On the other hand, a seed of racism and prejudice began to grow that day. Once the news broke that al-Qaida had carried out the terrorist operation, a fear of Islamic and Muslim people was established. Of course, we know that not every Muslim-American citizen is a terrorist, but racial profiling and a general wariness of those that “looked” different sprouted up everywhere – in airports, on the streets and in each of our cities and hometowns.
Patch had the opportunity to speak with two members of the Muslim community: Dr. James Jones, president of the board of Masjid Al-Islam mosque in New Haven, and Zaheen Hussain, a recent college graduate who comes from a religious family but is currently a non-practicing Muslim.
Jones recalls the day vividly: “It was a Tuesday morning, I believe, and I was at work at Manhattanville College where I’m a professor. When the news was broadcast, I was stunned. And then I realized the enormity of what had happened, and how close it had come. I mean, where I work is 30 miles from ground zero, approximately.”
What Jones refers to as “Islamophobia” heightened significantly in the weeks and months following 9/11. He believes that in order to overcome Islamophobia, politicians must take a stance against prejudice instead of playing on citizens’ fears.
“The reality is that these are the people who ought to know better,” Jones said. “A guy like Newt Gingrich, who has a Ph.D in history, ought to know better than the things he says about Muslims and Islam. But it is an easy way to gain a following by ripping on radical Islam.”
Still, Jones is hopeful for the future. “Islam teaches me to be optimistic about the nature of human beings,” he said.

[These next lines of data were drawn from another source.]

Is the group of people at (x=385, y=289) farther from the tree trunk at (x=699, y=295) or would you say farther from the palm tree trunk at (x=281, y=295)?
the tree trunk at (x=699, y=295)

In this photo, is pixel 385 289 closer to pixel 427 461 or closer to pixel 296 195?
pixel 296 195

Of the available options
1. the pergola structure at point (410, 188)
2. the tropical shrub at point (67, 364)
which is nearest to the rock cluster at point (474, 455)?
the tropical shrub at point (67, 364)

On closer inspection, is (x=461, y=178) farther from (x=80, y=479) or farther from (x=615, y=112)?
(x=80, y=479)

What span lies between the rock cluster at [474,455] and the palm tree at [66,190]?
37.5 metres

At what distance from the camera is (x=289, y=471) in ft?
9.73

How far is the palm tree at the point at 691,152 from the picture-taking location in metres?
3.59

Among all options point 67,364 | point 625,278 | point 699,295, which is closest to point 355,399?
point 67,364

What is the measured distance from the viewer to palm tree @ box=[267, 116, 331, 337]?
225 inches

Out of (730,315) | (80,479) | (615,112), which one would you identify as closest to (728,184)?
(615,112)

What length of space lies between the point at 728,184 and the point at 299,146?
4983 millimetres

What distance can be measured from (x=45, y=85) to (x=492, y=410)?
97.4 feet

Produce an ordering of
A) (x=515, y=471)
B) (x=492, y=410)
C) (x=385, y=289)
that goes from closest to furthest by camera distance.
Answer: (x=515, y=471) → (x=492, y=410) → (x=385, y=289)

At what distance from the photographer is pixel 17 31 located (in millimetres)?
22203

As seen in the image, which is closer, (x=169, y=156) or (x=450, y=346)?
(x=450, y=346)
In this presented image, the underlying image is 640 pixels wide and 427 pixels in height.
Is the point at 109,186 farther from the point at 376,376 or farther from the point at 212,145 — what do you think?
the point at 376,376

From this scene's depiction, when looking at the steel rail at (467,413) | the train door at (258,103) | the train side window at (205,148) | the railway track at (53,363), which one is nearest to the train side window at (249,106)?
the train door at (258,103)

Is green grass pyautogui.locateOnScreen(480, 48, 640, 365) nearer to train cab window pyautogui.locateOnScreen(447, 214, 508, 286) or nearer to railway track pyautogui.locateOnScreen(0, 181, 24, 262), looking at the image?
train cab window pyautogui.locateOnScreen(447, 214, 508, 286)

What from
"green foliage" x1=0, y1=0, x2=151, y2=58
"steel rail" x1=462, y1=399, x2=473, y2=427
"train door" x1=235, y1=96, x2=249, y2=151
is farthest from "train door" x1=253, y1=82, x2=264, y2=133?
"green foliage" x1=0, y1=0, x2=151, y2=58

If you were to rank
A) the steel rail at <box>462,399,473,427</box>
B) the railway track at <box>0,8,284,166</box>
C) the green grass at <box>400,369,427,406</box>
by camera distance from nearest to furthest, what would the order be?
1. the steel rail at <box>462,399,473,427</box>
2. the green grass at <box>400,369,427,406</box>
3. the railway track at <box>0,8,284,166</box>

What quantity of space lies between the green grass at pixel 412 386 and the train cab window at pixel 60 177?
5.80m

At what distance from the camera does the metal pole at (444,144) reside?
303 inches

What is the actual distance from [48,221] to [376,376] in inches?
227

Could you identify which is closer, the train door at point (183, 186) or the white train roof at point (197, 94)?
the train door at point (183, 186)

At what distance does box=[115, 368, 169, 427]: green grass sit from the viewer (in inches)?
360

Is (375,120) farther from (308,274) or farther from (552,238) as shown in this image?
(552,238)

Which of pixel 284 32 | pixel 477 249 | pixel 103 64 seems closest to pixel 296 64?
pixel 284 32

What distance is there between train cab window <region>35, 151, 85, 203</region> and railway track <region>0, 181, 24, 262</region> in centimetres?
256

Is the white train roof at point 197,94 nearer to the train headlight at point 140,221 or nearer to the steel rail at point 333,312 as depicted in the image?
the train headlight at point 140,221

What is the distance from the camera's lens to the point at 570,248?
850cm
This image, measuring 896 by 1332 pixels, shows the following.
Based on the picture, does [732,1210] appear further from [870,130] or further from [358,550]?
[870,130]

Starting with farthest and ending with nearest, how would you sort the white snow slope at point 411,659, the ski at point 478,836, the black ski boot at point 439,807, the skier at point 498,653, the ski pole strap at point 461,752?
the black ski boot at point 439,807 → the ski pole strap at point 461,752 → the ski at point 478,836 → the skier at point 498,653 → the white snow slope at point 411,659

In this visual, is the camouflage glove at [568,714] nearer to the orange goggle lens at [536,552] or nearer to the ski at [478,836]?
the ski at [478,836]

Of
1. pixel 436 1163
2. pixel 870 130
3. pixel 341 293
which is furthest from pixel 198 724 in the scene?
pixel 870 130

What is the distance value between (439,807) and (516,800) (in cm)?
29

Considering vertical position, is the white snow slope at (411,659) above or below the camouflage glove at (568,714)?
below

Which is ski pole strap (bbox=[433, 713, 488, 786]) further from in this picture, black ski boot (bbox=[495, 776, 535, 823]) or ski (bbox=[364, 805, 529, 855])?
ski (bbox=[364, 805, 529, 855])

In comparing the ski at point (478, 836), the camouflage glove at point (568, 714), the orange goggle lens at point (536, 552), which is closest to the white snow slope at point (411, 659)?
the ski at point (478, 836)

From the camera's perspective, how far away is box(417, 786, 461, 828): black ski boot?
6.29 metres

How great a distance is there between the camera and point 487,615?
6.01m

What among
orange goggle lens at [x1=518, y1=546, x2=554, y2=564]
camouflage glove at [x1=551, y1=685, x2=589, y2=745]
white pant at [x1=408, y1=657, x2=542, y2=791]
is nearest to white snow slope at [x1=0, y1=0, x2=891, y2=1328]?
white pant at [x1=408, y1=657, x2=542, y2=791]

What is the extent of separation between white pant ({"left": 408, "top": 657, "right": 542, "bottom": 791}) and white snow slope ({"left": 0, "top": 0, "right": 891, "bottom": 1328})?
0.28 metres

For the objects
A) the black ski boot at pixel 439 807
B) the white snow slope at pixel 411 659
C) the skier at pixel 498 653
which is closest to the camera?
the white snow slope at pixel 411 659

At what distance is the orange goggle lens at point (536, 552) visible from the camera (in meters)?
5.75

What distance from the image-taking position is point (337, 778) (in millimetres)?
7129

Hussain spent the first eight years of his life in Bangladesh, a country he says is 90 percent Muslim, before moving to the United States. He was actually on vacation in Bangladesh on September 11, 2001. Like Jones, Hussain said the reaction there was disbelief and confusion. For him personally, the destruction of the buildings signified “a part of childhood that was taken away,” as he recalls his “mesmerizing” first tour of Manhattan with his uncle as an eight-year-old kid.
Now, ten years has gone by and Hussain said it is disheartening to see unjust prejudice against Muslims.
“I’m an American. I identify as being an American. And when people shout things like people of my background shouldn’t be able to worship the way we want to, we shouldn’t be able to walk down the street without hearing what we are – it’s just not American. Muslims did not attack the United States; foreigners attacked the United States,” he said.
Both Jones and Hussain said that although their background and religion have come under attack, they are not totally discouraged for the future. Hussain hopes that as time goes on, cultural and religious divides will weaken.
“[My hope going forward] is everyone just being American together, because being different is what makes us similar in the United States.”
So as Americans everywhere reflect on one of the most tragic days in our country’s history, it is equally as important to look forward as well as back.